Shipbreaking, one of the world’s dirtiest and most dangerous industries, risks fouling the shores of Union Bay, BC, on the east coast of Vancouver Island.
The unregulated recycling of old ships has alarmed Union Bay residents, K’ómoks First Nation, and an international NGO. They fear hazardous materials from old vessels at the heavy industrial site will contaminate the land, ocean, and oyster beds of Baynes Sound and present dangers to nearby residential homes.
The trouble began in 2018 when ship scrapping company Deep Water Recovery (DWR) bought Union Bay Industries, a former log sort just north of the small community of Union Bay. In 2020 the company began pulling old barges up onto the asphalt yard of the log sort and dismantling them.
Residents almost immediately filed complaints to the Comox Valley Regional District (CVRD) who informed DWR that shipbreaking was not allowed, according to reports by the Comox Record. But work at the site has carried on unabated.
Since DWR’s arrival, the site has accumulated several barges on land and three ships moored at or near the log sort’s jetty. To date it appears only the barges are being dismantled.
K’ómoks First Nation released a statement in December calling the operation “an environmental disaster waiting to happen” and asking governments to act. “For more than 18 months, and as recently as this October, KFN has been expressing their concerns about this specific situation to both the federal and provincial governments, as well as to the Comox Valley Regional District (CVRD), without resolution.”
In mid-February the issue came to a head when regional directors of the CVRD voted to deem shipbreaking a non-permitted use in industrial marine zones in the district. As of this writing the CVRD is pursuing a court injunction to enforce the non-permitted status and halt work at the DWR site.
The Ships
The fleet of old ships at DWR’s site includes: The Queen of Burnaby, launched in 1965, which from 2001 until its retirement in 2017 was the ferry between Comox and Powell River; the Miller Freeman and Surveyor, both decommissioned US National Oceanic and Atmospheric Administration (NOAA) vessels, launched in 1966 and 1959 respectively. Both NOAA ships have been moored along the Fraser River in New Westminster or Maple Ridge since 2016-2018.
According to ship industry trade magazine The Maritime Executive, Surveyor has had hazardous substances removed, and Miller Freeman has had PCBs removed, but is confirmed to contain asbestos.
The Queen of Burnaby contains asbestos and very likely PCBs, considering its age and duty.
Concerned Citizens
About 40 local residents formed Concerned Citizen of Baynes Sound (CCOBS) last fall in opposition to the dismantling operation. Spokesperson Ray Rewcastle says shipbreaking has no place in Union Bay.
“We’re trying to keep the environment safe, Baynes Sound safe, our community safe, Rewcastle says. “We have friends that have young children that are less than 100 feet away from this thing. Shipbreaking doesn’t belong here. It belongs in a proper industrial heavy port like Vancouver or Victoria. And even then it has to be brought up on a dry dock, completely contained.”
Union Bay residents have complained of open burning, noxious smells, and noise pollution from the site, Rewcastle adds.
BC’s Ministry of Forests, Lands, Natural Resource Operations and Rural Development (FLNRORD) has been inexplicably lenient with DWR, according to CCOBS. The ministry granted an initial foreshore licence to DWR to do work across the intertidal zone, then rescinded the licence after receiving complaints, but soon after granted a new licence that allowed vessels to be dragged across the foreshore, Rewcastle says, without public consultation or environmental assessment.

## INFORMATION PROVIDED:
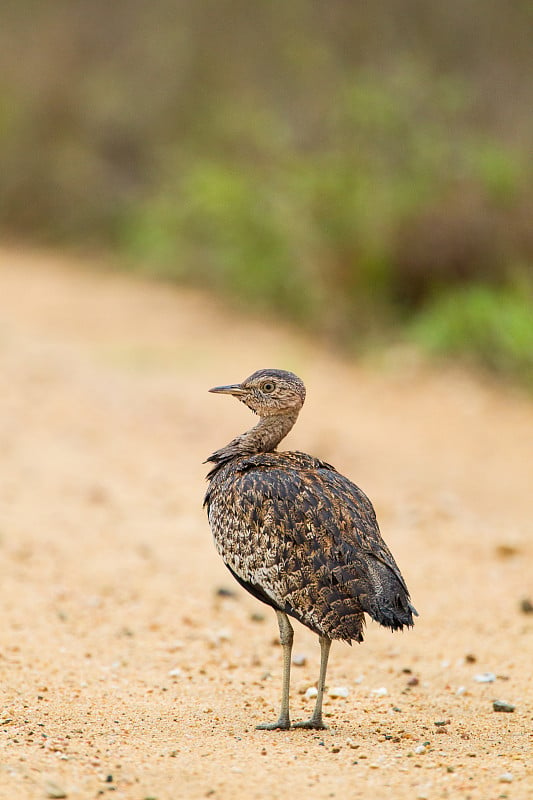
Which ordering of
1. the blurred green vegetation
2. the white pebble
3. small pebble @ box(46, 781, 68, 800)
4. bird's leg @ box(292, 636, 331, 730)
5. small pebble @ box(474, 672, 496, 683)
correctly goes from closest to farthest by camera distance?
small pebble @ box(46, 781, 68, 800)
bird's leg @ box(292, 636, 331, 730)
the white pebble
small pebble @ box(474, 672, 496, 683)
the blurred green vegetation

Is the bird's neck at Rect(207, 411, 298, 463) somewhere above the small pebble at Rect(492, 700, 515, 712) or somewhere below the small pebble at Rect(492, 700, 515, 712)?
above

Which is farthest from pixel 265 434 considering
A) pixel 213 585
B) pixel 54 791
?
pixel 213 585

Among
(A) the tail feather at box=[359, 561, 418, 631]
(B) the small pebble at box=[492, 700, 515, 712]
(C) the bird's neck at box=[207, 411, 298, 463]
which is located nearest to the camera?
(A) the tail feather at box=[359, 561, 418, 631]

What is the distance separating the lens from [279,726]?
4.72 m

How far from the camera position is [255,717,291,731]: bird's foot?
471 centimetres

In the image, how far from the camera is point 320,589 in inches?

## TASKS FOR THIS EXERCISE:
(a) Copy the shipbreaking article verbatim from "The trouble began" to "carried on unabated.".
(b) According to the shipbreaking article, between which two places did the Queen of Burnaby run as a ferry from 2001 until its retirement?

## EXPECTED RESULTS:
(a)
The trouble began in 2018 when ship scrapping company Deep Water Recovery (DWR) bought Union Bay Industries, a former log sort just north of the small community of Union Bay. In 2020 the company began pulling old barges up onto the asphalt yard of the log sort and dismantling them.
Residents almost immediately filed complaints to the Comox Valley Regional District (CVRD) who informed DWR that shipbreaking was not allowed, according to reports by the Comox Record. But work at the site has carried on unabated.

(b) Comox and Powell River.